Thanks to Minneapolis Mayor Jacob Frey’s recent press conference about the future of riverfront development, urbanists of all stripes are reconsidering the downtown post office. Everyone agrees it should be reconnected to downtown.
Well, it once was connected, but downtown wasn’t particularly interested.
That’s back when the area along the west side of the Mississippi River was tired and sooty. A big warehouse, some class-C office space, some two-story retail, a flophouse or three. When it opened in 1934, the new post office was certainly impressive, but it never had the draw of a theater or department store. Despite its stunning interior, a post office, after all, is a place of everyday commerce, a place where you have to go, not necessarily want to go.
On paper, the post office project looked noble and inspirational, sort of an early example of urban renewal. Where old brick commercial buildings had once crowded the street, there was now a broad new wall of a building in the severe, rational style of the era.
The architect was Léon Eugène Arnal, who’d been the lead on the Foshay Tower a few years earlier. If that building’s interior was the last draught of fizzy Art Deco aesthetics, tipsy and frivolous, the new post office was a serious statement of power and confidence.
The post office faced a sizable park: an entire block of grass and trees standing in line like soldiers. Two pairs of sidewalks led to an octagonal flower bed in the center of the park; from the flower bed, diagonal walkways opened like arms to embrace the post office.
Early proposals for the post office called for a monument in the center of the park, with stylized American Indians, settlers and pioneer women around an obelisk topped by an eagle. That monument was never built.
In 1936, however, the park became the home for a gift from the Pillsbury family: a statue called “Pioneers.” Three generations hewn from granite, staring hard into the distance. The statue gave the park its name: Pioneer Square.
For a while, it must have given the area an unpretentious charm. The park was serviceable. The buildings around, while old, made up a pleasant-enough tableau of old and older, small and tall. It was the textbook definition of a place the postwar urbanists would erase. The city didn’t need old buildings and an underused park. The city needed parking.
Pioneer Square is long gone. The statue was hauled off in 1967 and relocated in Northeast. The Churchill Apartments — a 33-story structure completed in 1981 — blocks off any chance to see the post office as a whole.
There are more residential units in the area, including the River Towers condos — these tall, rote 16- and 27-story slabs on the graveyard of the Gateway were finished in 1965. And there’s new housing on Washington Avenue, too.
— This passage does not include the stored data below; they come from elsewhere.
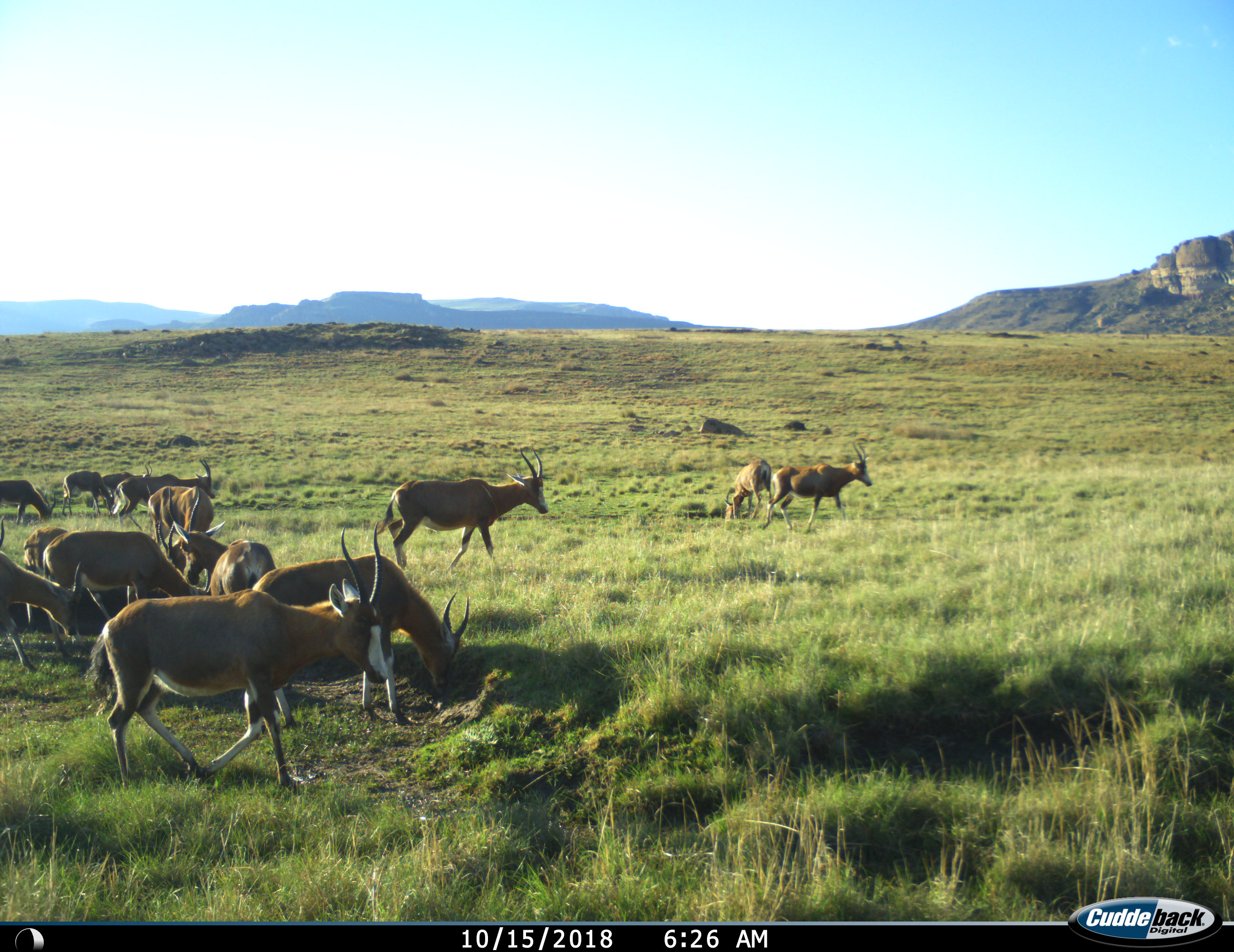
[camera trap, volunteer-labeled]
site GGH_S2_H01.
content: unidentified animal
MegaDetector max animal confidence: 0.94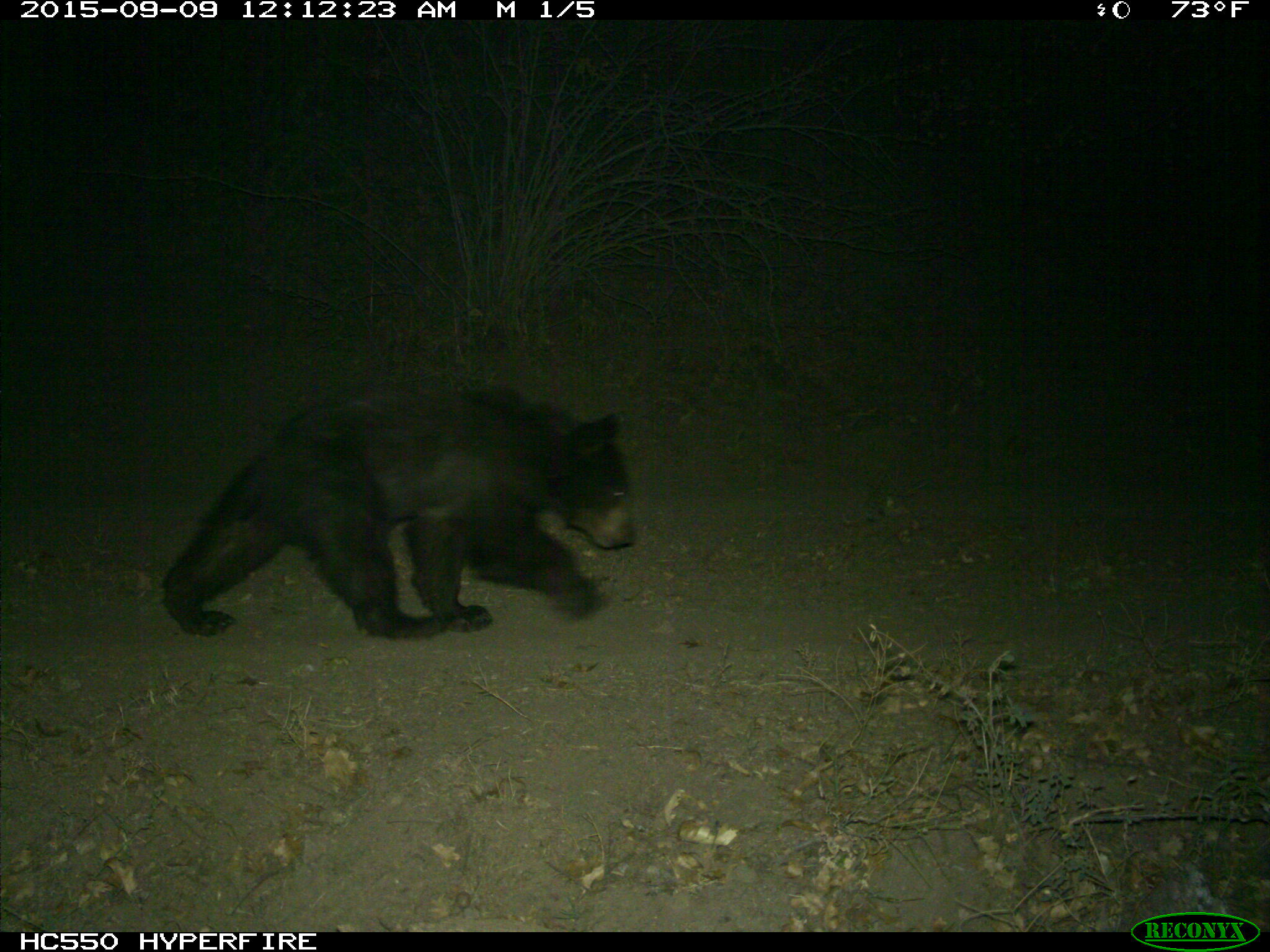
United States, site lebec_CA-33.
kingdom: Animalia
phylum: Chordata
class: Mammalia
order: Carnivora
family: Ursidae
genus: Ursus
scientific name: Ursus americanus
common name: american black bear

But for all the residents, the area feels underpopulated, and that’s what the new proposals seek to fix.
A good design, a market, a hotel. That’ll do it. Right?
But what if it’s unfixable?
Reconnecting downtown to the Mississippi is a good idea. And in some places along the river, we’re doing that already. The Mill Ruins, the Stone Arch Bridge, Gold Medal Park have brought the riverfront a long way from the days of industrial ruins and disuse. There’s even a waterfront park to the north of the post office, by the Federal Reserve Bank, although it’s not overly thronged or overly attractive.
The people envisioning a new future for the post office hope it will tie together the Downtown East segment of the river with the area north of Hennepin. The proposals displayed at the press conference were University of Minnesota student projects, blue-sky reimagining of the site. Most share the same idea: People will go to the post office site and walk down to the river, stroll around various plazas, and perhaps take selfies. It would be very nice.
But it’s likely that the post office will never be particularly popular. The action will always be down at the Stone Arch Bridge. Best to have modest expectations, perhaps. If the post office is decommissioned and redeveloped, a mix of office space and residential, with the obligatory hotel (it seems we can’t have too many boutique hotels) may keep the site alive and reasonably populated.
But the post office can’t help downtown connect with the river. Its entire design was intended to accomplish the opposite, to be a wall between the city and the gritty banks of the Mississippi. It’s caught between the 3rd Avenue Bridge, which seems to form a subconscious boundary to the East Bank’s river development, and Hennepin Avenue.
The post office must be saved, of course. But it’s not a savior.
One of the U of M students suggested creating a postal museum inside the post office. No offense to philatelists, but it’s unlikely that tourists would pour in, even if the museum had interactive exhibits and touchscreens that let you look at old wanted posters.
The main hall is a gorgeous vault of buttery stone, stark black granite and Moderne designs. Left exactly as it is, it will be a postal museum. It’s also a time capsule the likes of which few cities can boast: an untouched example of everyday life in the Depression, a gleaming hall of gold in a time of lead and cement.
We were supposed to have admired the Minneapolis post office from a park, but that’s gone. The building is now a stage without an audience. Now we’re supposed to use it as a means to enjoy the river that it was built to shield people from.
It’s not the best situation, but at least we’re debating what to do with it, not how to replace it. As its builders might have said when they first threw open its doors and let people marvel at the beauty within: This is called progress.